I’ve known several people with the name Barton, but I never really wondered where it came from or what it’s origin was. In fact no-one seems to know for certain what it originally meant except that this old name ending, -ton, whether of a place or a person, seems to refers to a settlement or enclosure, and maybe the ‘bar’ in this instance is something to do with barley.

Today we went on a little trip out to a town in Somerset I’d only ever passed through before, and never stopped to visit. Bruton is on the River Brue  and the town name is associated with the river. The ‘Brue’ originated as a description of a river, one with bright fast flowing water – ideal for a settlement! In the  Domesday Book, the town is referred to as ‘Briwetone’; there were up to six mills on this river once, but now no more. There is a mill but it is an activity centre, not a milling place. Over the years the river has flooded disastrously; an upstream dam has prevented any recent inundations. Today when we visited the river was rather low. Bruton is a fascinating town of just over 3,000 inhabitants. it’s quite hilly and the old buildings  are attractive and it’s almost impossible not to take pictures of them!

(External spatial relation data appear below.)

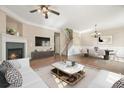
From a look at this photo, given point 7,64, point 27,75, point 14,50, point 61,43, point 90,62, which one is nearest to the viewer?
point 7,64

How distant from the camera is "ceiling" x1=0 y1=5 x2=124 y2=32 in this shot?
142 centimetres

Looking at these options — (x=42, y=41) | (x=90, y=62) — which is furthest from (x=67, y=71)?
(x=42, y=41)

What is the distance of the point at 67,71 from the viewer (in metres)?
1.81

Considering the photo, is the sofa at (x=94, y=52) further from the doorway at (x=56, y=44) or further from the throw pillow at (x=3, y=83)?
the throw pillow at (x=3, y=83)

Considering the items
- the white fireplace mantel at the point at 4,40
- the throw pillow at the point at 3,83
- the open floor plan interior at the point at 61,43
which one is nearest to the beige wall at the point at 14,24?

One of the feature of the town are ‘the bartons’; I saw these mentioned and wondered what they were, thinking back to people I knew – as I mentioned above. Bartons, as we discovered, were originally alleys which led down from the main street to holding pens for livestock. Bruton was an important market town, with sales of sheep and livestock held regularly. Now the bartons are just little alleys leading down to the Brue which was pottering along quietly today, no risk of any floods. I wonder if the surname Barton originated for some families from the bartons of Bruton?